Les effets indésirables fréquents mais sans conséquence grave des IPDE5 sont des dyspepsies, des céphalées, des bouffées vasomotrices, des vertiges. Lorsque des accidents cardiovasculaires graves surviennent chez des personnes ayant pris un IPDE5 il est difficile de dissocier la responsabilité directe du médicament de celle des autres facteurs de risque.
Le sildénafil, et à un moindre degré le vardéfanil, peuvent donner des troubles visuels transitoires avec altération de la perception des couleurs, photophobie, vision trouble en raison sans doute de leur effet inhibiteur des phosphodiestérases 6, enzymes présentes au niveau de la rétine.
Sildénafil |
VIAGRA* Cp pelliculés 25, 50 et 100 mg |
Vardénafil | LEVITRA* Cp pelliculés 5, 10 et 20 mg |
Tadalafil | CIALIS* Cp pelliculés 2,5, 5, 10 et 20 mg |
Remarque : les phosphodiestérases
Les phosphodiestérases, PDE, sont des enzymes qui hydrolysent et inactivent l’AMP cyclique, AMPc, et la GMP cyclique, GMPc. Les PDE sont classées en 11 familles appelées PDE1, PDE2.. PDE11. Les PDE1, PDE2, PDE3, PDE4, PDE7 et PDE8 ont comme principal substrat l’AMPc alors que la PDE5, présente dans le corps caverneux, les muscles lisses, agit préférentiellement sur le GMPc. La PDE6, présente dans la rétine, agit préférentiellement sur le GMPc. Les PDE10 et les PDE11 agissent sur les deux : l’AMP cyclique et le GMP cyclique.
Remarque : dihydralazine
La dihydralazine, dont les effets ressemblent à ceux de l’hydralazine, relâche le tonus des artérioles, mais on ignore son mécanisme d’action. Certaines études laissent supposer qu’elle activerait directement la guanylate cyclase soluble et augmenterait la production du GMPc.

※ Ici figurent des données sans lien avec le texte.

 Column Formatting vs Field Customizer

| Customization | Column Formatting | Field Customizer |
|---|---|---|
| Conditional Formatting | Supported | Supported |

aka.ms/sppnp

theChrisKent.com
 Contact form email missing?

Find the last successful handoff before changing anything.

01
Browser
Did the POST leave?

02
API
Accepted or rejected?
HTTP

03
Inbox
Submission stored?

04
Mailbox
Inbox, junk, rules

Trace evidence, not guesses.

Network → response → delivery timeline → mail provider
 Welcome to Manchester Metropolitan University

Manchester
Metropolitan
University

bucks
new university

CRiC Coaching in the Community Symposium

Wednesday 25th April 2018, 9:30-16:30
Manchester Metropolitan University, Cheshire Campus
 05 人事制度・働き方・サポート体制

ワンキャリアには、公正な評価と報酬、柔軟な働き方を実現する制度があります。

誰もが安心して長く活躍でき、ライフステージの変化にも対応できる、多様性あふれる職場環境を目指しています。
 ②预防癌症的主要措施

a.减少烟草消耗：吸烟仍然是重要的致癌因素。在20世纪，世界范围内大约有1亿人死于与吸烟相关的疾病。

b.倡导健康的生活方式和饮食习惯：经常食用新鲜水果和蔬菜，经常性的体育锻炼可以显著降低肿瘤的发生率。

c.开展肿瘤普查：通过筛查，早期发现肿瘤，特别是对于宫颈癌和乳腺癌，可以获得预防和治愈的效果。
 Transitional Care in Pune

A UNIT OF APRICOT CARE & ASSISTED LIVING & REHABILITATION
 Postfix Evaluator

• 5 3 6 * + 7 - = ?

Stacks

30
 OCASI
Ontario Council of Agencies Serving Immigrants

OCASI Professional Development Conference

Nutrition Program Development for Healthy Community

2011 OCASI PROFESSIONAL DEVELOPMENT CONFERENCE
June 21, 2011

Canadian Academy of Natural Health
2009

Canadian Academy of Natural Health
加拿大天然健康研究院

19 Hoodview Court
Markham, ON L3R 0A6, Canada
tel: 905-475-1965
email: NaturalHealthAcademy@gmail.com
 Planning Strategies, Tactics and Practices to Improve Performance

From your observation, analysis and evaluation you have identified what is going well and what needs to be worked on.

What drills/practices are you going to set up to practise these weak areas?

La dihydralazine a été utilisée comme hypotenseur pendant de nombreuses années. Elle entraînait également une stimulation cardiaque (tachycardie, augmentation du débit cardiaque), en grande partie provoquée par une libération de catécholamines en réaction à la vasodilatation. Elle n’est plus commercialisée en France.